Highlights from Mayor Craig’s budget address

Sign Up For Our FREE Daily eNews!

Screenshot 2021 03 30 200400


MANCHESTER, N.H. – On Tuesday, Manchester Mayor Joyce Craig provided the annual mayoral budget address to provide an overview of the proposed budget for the upcoming Fiscal Year 2022 city budget.

The mayor’s remarks can be found here and the proposed budget can be found here.

Here’s an overview of the highlights from the mayor’s speech, with page numbers in the budget proposal provided where applicable.

Overview

  • $44 million over the next two years from American Rescue Plan Act (ARP) can help recovery in regard to COVID-19 budget shortfalls
  • The state has reduced their share of funding for pension costs. The city is paying four times more for state pension costs and eight times more for city pension costs versus FY’ 21. (Page 6)
  • Money was not taken from reserve accounts during the pandemic and the city retains an AA credit rating.
  • The Assessors’ Office estimates that at the end of the current 2021 revaluation process, the property tax rate will decrease from $24.66 per thousand dollars of valuation to $18.10 per thousand dollars of valuation.
  • The Office of Youth Services is saving the city money by moving its office space into the West Side Library, eliminating rental payments, an example of cost-saving measures across multiple departments.
  • The budget does not include funding for expiring collective bargaining agreements, summer concerts, membership to the Southern New Hampshire Regional Planning Commission or the New Hampshire Municipal Association. It also does not provide funding to reinstate the Office of Economic Development.
  • Mayor Craig is asking the BMA provide additional money from the anticipated fiscal year-end surplus from the rainy-day fund to the severance reserve. She says the severance reserve is underfunded due to the reduced pension assistance from the state.

## TASK TO CARRY OUT
Reproduce the budget address highlights word for word from "Screenshot 2021 03" to "21. (Page 6)".

## STORED DATA
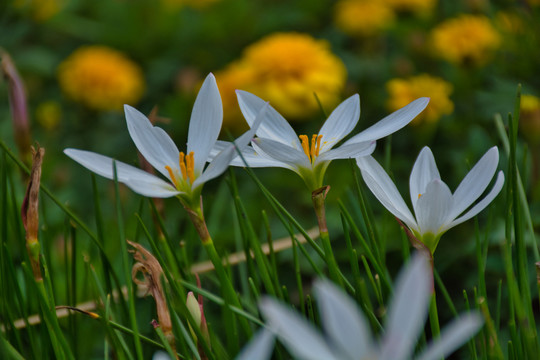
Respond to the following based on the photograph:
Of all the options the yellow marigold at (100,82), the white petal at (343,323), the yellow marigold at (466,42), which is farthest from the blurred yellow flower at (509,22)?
the white petal at (343,323)

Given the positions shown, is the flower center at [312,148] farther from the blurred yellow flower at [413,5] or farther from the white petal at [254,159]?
the blurred yellow flower at [413,5]

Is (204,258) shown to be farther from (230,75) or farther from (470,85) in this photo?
(470,85)

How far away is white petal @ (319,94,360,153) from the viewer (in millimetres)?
396

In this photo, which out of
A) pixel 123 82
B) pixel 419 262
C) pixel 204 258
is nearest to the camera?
pixel 419 262

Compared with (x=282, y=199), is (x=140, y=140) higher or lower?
higher

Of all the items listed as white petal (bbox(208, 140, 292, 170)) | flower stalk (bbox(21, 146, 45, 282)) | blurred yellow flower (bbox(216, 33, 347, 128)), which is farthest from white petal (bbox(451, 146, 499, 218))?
blurred yellow flower (bbox(216, 33, 347, 128))

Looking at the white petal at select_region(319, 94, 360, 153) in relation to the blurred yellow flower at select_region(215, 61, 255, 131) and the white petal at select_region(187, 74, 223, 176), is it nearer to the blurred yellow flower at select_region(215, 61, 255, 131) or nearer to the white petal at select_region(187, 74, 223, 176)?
the white petal at select_region(187, 74, 223, 176)

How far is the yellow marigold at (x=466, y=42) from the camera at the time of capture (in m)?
1.14

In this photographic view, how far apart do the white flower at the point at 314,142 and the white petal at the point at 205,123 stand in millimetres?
16

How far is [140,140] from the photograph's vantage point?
1.21 feet

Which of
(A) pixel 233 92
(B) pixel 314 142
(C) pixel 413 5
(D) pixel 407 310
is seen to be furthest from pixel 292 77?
(D) pixel 407 310

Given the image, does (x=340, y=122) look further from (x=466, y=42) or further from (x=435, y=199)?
(x=466, y=42)

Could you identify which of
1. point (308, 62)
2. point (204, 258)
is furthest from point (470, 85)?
point (204, 258)

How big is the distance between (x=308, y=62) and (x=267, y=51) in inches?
3.2
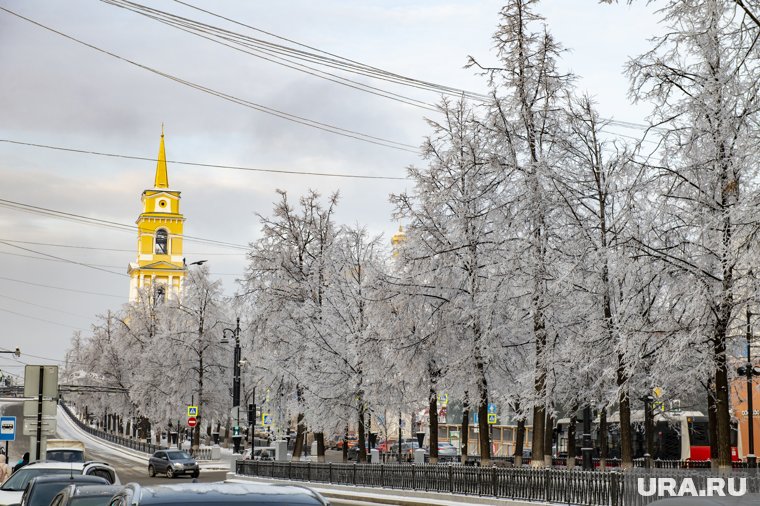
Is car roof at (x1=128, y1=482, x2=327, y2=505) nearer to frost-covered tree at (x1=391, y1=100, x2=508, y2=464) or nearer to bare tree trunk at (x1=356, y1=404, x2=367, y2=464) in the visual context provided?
frost-covered tree at (x1=391, y1=100, x2=508, y2=464)

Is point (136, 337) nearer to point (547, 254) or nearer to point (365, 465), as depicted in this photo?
point (365, 465)

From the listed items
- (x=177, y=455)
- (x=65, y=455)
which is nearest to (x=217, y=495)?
(x=65, y=455)

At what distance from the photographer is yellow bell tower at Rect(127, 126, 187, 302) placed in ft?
616

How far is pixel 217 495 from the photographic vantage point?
6.16 metres

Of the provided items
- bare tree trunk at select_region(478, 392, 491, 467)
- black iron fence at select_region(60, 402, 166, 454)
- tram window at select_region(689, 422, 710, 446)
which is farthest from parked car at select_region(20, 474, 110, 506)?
black iron fence at select_region(60, 402, 166, 454)

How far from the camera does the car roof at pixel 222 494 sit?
6.03 metres

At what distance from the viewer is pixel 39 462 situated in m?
18.6

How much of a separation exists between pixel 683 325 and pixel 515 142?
9.87 meters

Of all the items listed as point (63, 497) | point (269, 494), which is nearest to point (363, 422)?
point (63, 497)

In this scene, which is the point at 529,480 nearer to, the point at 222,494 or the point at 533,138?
the point at 533,138

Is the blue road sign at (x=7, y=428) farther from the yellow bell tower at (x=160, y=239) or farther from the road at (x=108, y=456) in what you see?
→ the yellow bell tower at (x=160, y=239)

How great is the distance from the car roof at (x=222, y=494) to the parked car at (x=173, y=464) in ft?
152

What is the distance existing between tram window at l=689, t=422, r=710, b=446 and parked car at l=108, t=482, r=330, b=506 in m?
51.3

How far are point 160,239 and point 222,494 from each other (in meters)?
190
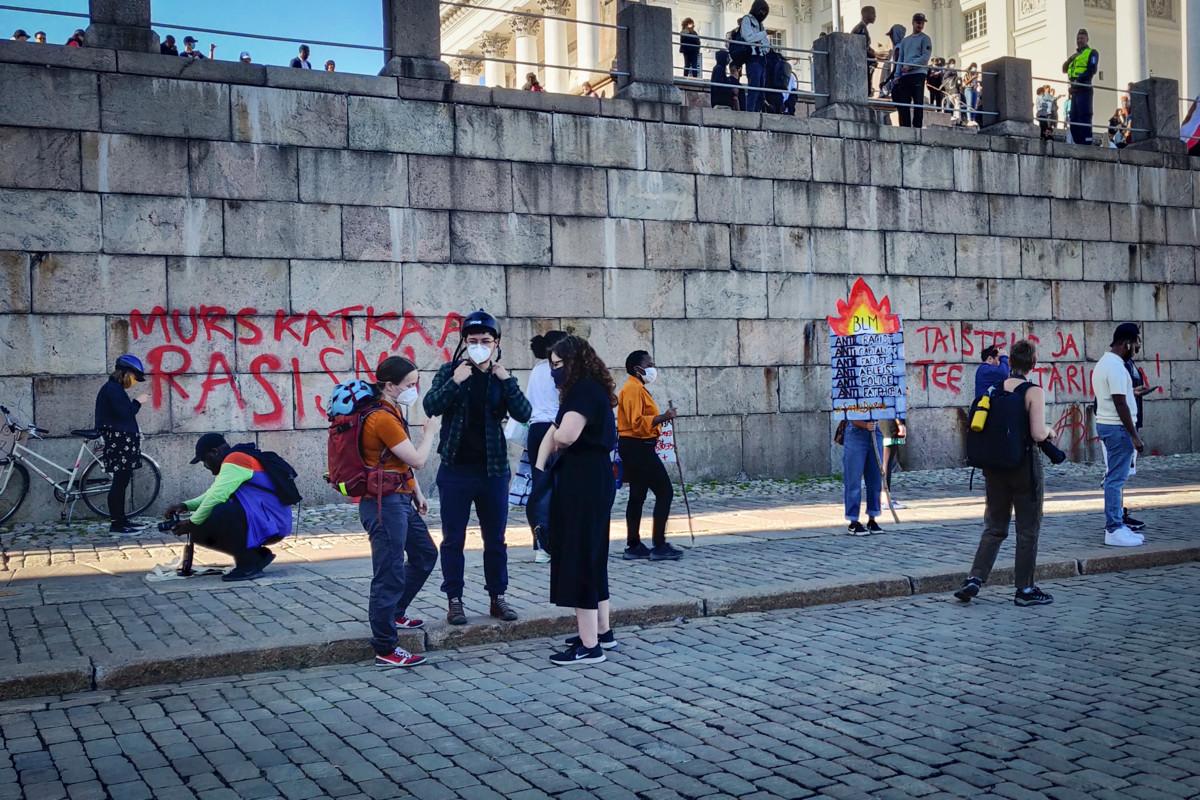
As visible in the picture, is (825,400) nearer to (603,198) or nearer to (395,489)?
(603,198)

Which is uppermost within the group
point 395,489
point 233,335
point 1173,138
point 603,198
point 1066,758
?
point 1173,138

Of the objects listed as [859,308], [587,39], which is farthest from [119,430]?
[587,39]

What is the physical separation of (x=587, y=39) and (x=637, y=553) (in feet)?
88.2

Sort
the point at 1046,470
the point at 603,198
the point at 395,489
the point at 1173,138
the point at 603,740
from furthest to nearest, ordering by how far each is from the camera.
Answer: the point at 1173,138 → the point at 1046,470 → the point at 603,198 → the point at 395,489 → the point at 603,740

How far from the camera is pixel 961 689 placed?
5.68 m

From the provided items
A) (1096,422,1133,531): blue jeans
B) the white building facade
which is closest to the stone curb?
(1096,422,1133,531): blue jeans

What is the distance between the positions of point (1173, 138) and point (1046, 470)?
254 inches

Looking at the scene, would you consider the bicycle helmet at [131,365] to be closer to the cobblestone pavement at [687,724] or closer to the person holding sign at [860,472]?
the cobblestone pavement at [687,724]

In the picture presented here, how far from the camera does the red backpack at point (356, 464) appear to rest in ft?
20.7

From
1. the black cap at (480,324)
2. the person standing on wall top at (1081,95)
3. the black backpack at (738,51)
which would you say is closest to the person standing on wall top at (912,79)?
the black backpack at (738,51)

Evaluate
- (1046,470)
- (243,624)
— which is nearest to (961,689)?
(243,624)

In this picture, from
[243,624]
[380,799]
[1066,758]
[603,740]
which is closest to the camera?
[380,799]

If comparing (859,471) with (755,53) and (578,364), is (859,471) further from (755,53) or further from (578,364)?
(755,53)

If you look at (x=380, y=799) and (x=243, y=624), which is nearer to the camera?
(x=380, y=799)
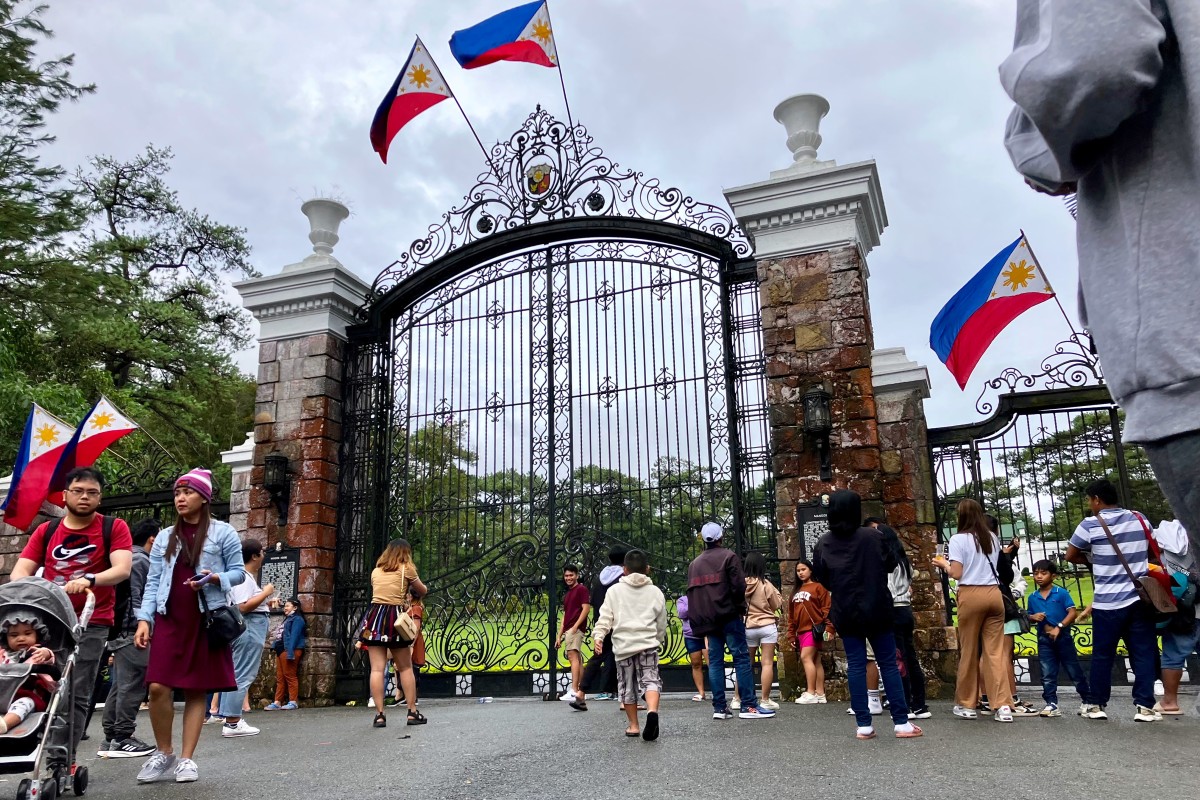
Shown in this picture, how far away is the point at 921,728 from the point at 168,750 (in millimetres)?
4441

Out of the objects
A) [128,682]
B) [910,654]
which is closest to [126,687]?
[128,682]

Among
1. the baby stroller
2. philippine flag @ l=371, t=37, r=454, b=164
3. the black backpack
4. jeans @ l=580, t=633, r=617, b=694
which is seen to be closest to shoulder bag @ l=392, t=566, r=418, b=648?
the black backpack

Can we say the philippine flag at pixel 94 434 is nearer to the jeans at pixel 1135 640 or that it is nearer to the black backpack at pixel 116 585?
the black backpack at pixel 116 585

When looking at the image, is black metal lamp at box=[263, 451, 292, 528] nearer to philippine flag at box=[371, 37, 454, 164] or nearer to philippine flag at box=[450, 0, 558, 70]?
philippine flag at box=[371, 37, 454, 164]

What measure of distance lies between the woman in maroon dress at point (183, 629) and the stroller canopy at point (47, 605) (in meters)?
0.48

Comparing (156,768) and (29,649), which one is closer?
(29,649)

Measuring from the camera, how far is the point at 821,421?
8.23m

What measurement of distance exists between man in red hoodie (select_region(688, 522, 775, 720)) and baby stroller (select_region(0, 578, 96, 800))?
13.3ft

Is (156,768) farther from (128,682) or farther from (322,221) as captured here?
(322,221)

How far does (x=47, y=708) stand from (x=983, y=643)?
5607 mm

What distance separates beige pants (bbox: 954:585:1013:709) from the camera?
6.27m

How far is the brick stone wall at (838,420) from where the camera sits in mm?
8148

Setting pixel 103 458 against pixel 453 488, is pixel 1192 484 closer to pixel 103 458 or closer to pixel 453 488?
pixel 453 488

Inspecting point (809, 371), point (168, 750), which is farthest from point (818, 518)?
point (168, 750)
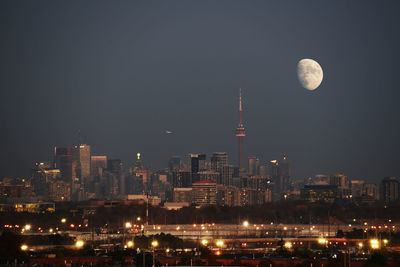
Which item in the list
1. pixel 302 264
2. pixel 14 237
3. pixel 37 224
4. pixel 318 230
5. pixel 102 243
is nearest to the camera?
pixel 302 264

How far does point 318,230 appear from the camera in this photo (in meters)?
190

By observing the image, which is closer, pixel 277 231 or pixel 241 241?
pixel 241 241

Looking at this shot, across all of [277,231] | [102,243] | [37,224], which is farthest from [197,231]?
[102,243]

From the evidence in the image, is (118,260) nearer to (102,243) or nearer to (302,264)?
(302,264)

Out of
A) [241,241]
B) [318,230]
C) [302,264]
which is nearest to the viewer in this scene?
[302,264]

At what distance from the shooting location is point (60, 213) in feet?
652

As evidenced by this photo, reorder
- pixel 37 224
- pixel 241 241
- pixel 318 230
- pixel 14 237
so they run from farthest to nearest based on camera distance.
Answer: pixel 318 230 < pixel 37 224 < pixel 241 241 < pixel 14 237

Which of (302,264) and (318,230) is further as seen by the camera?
(318,230)

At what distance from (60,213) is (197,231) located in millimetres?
34035

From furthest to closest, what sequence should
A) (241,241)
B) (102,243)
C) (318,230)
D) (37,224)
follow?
1. (318,230)
2. (37,224)
3. (241,241)
4. (102,243)

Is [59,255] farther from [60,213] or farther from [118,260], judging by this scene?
[60,213]

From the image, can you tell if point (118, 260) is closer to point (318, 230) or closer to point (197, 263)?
point (197, 263)

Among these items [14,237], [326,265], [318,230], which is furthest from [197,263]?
[318,230]

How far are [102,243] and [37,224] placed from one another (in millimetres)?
51883
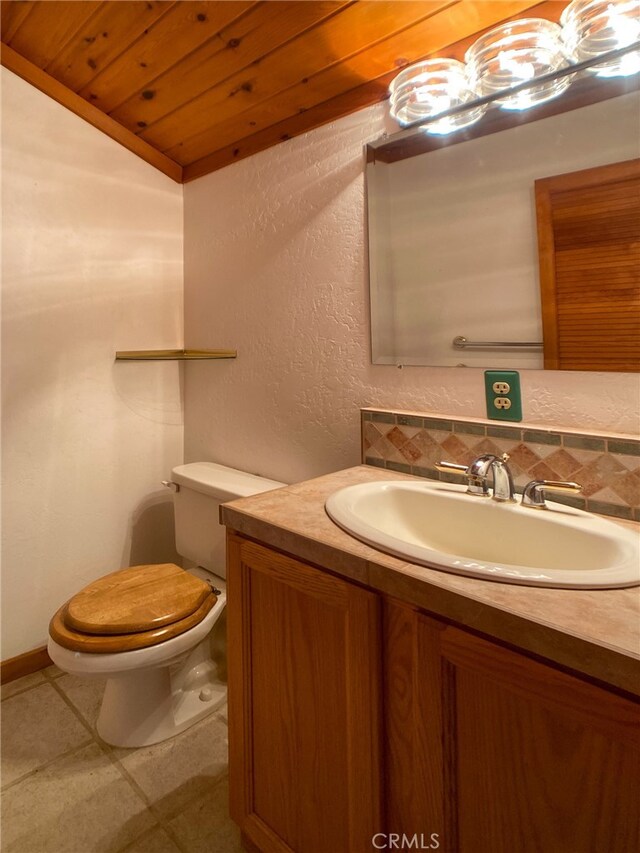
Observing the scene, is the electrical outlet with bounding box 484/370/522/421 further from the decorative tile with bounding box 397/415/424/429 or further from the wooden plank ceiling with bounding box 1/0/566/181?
the wooden plank ceiling with bounding box 1/0/566/181

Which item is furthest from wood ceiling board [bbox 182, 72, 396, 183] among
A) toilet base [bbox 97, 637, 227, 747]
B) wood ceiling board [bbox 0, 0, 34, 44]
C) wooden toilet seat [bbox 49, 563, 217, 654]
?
toilet base [bbox 97, 637, 227, 747]

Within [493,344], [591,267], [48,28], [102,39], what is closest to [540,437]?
[493,344]

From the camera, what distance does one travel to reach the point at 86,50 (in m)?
1.44

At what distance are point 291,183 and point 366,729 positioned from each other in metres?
1.55

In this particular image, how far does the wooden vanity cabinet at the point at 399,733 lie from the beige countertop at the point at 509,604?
26 mm

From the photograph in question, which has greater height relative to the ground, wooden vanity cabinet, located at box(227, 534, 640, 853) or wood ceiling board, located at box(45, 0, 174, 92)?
wood ceiling board, located at box(45, 0, 174, 92)

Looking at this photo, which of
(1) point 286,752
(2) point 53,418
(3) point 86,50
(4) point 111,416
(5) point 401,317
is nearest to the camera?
(1) point 286,752

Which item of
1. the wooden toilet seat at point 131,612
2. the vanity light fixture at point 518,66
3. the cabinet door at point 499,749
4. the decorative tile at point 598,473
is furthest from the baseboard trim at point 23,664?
the vanity light fixture at point 518,66

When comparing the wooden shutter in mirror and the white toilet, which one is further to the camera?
the white toilet

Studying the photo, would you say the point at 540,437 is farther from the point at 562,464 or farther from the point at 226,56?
the point at 226,56

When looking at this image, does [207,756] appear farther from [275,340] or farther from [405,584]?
[275,340]

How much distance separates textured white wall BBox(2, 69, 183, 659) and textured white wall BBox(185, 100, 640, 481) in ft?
0.57

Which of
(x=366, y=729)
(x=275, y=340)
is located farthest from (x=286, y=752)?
(x=275, y=340)

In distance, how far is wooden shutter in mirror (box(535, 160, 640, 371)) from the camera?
3.06 ft
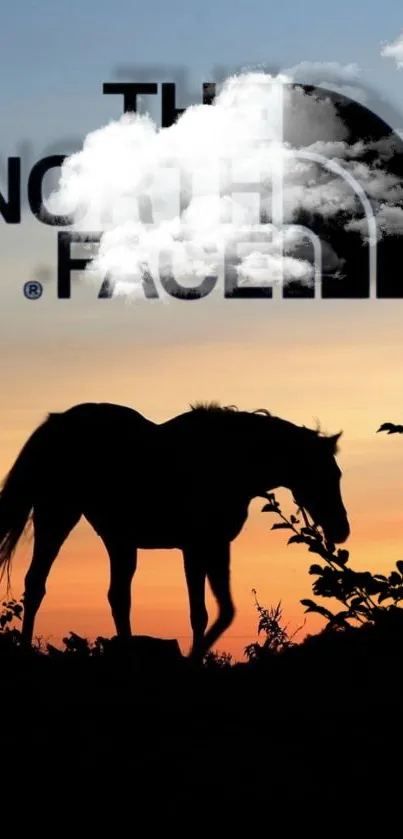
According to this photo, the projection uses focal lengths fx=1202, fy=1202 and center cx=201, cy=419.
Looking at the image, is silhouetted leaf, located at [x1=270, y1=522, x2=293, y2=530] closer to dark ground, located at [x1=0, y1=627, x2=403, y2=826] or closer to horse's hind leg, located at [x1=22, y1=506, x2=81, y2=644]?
dark ground, located at [x1=0, y1=627, x2=403, y2=826]

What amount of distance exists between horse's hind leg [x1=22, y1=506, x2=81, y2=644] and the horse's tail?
14 cm

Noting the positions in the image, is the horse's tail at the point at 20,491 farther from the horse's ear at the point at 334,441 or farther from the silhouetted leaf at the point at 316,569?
the silhouetted leaf at the point at 316,569

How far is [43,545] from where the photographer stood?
10.5m

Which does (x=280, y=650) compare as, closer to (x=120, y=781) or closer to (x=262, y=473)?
(x=262, y=473)

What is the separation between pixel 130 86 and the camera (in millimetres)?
9578

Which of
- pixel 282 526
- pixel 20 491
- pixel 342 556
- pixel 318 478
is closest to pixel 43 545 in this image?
pixel 20 491

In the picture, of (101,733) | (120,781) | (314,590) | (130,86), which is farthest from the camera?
(130,86)

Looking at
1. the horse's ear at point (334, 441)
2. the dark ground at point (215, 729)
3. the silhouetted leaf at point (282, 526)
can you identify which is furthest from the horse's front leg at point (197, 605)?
the silhouetted leaf at point (282, 526)

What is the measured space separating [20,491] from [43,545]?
52 cm

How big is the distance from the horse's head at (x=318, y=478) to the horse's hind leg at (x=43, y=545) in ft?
6.59

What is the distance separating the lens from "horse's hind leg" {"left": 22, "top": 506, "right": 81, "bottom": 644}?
10.3m

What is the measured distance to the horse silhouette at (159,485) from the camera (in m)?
10.2

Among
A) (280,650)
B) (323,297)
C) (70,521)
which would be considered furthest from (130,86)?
(280,650)

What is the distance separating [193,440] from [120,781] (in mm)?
5494
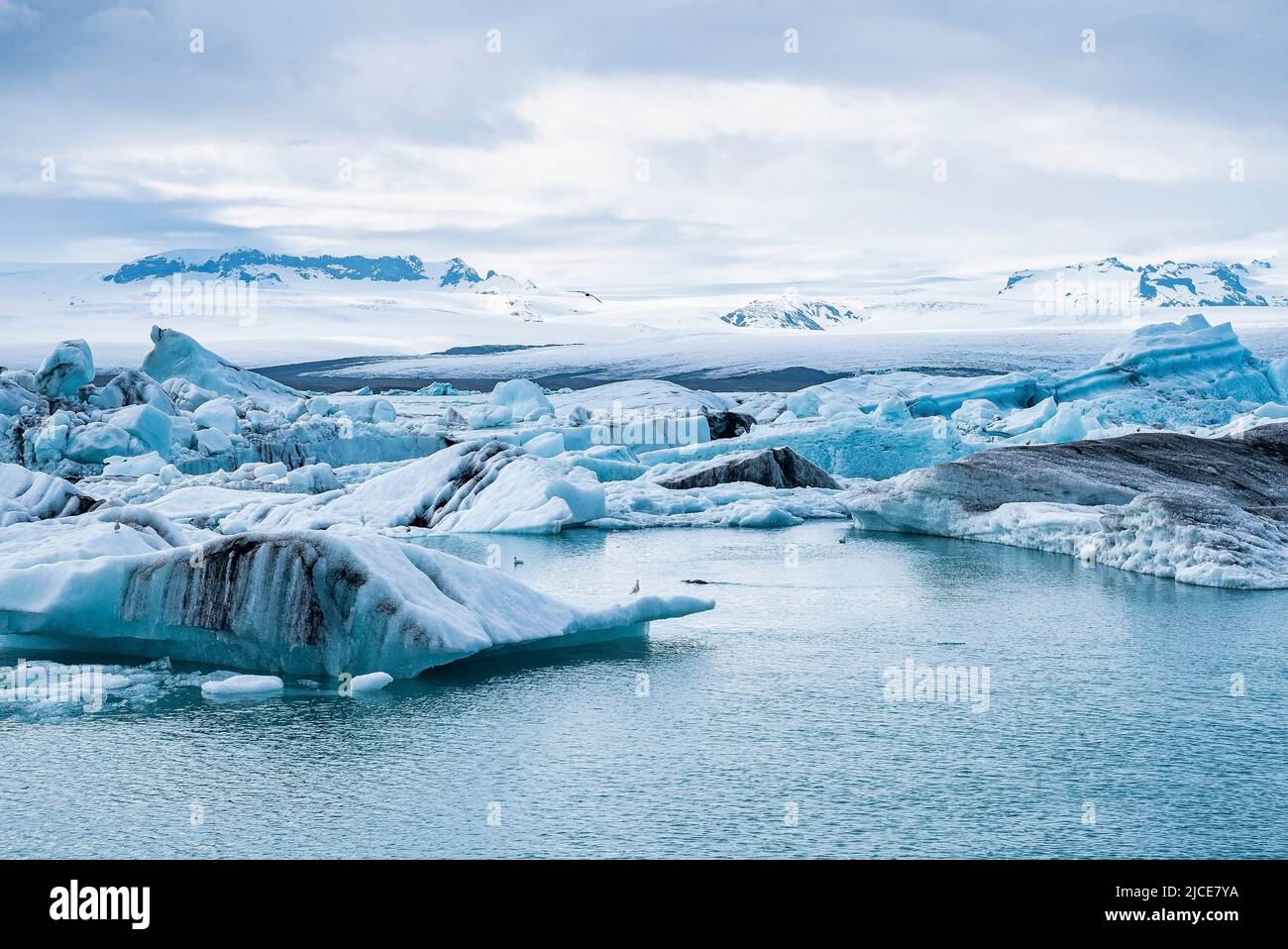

## EXERCISE SOLUTION
Screenshot 2021 03 30 200400


MANCHESTER, N.H. – On Tuesday, Manchester Mayor Joyce Craig provided the annual mayoral budget address to provide an overview of the proposed budget for the upcoming Fiscal Year 2022 city budget.

The mayor’s remarks can be found here and the proposed budget can be found here.

Here’s an overview of the highlights from the mayor’s speech, with page numbers in the budget proposal provided where applicable.

Overview

  • $44 million over the next two years from American Rescue Plan Act (ARP) can help recovery in regard to COVID-19 budget shortfalls
  • The state has reduced their share of funding for pension costs. The city is paying four times more for state pension costs and eight times more for city pension costs versus FY’ 21. (Page 6)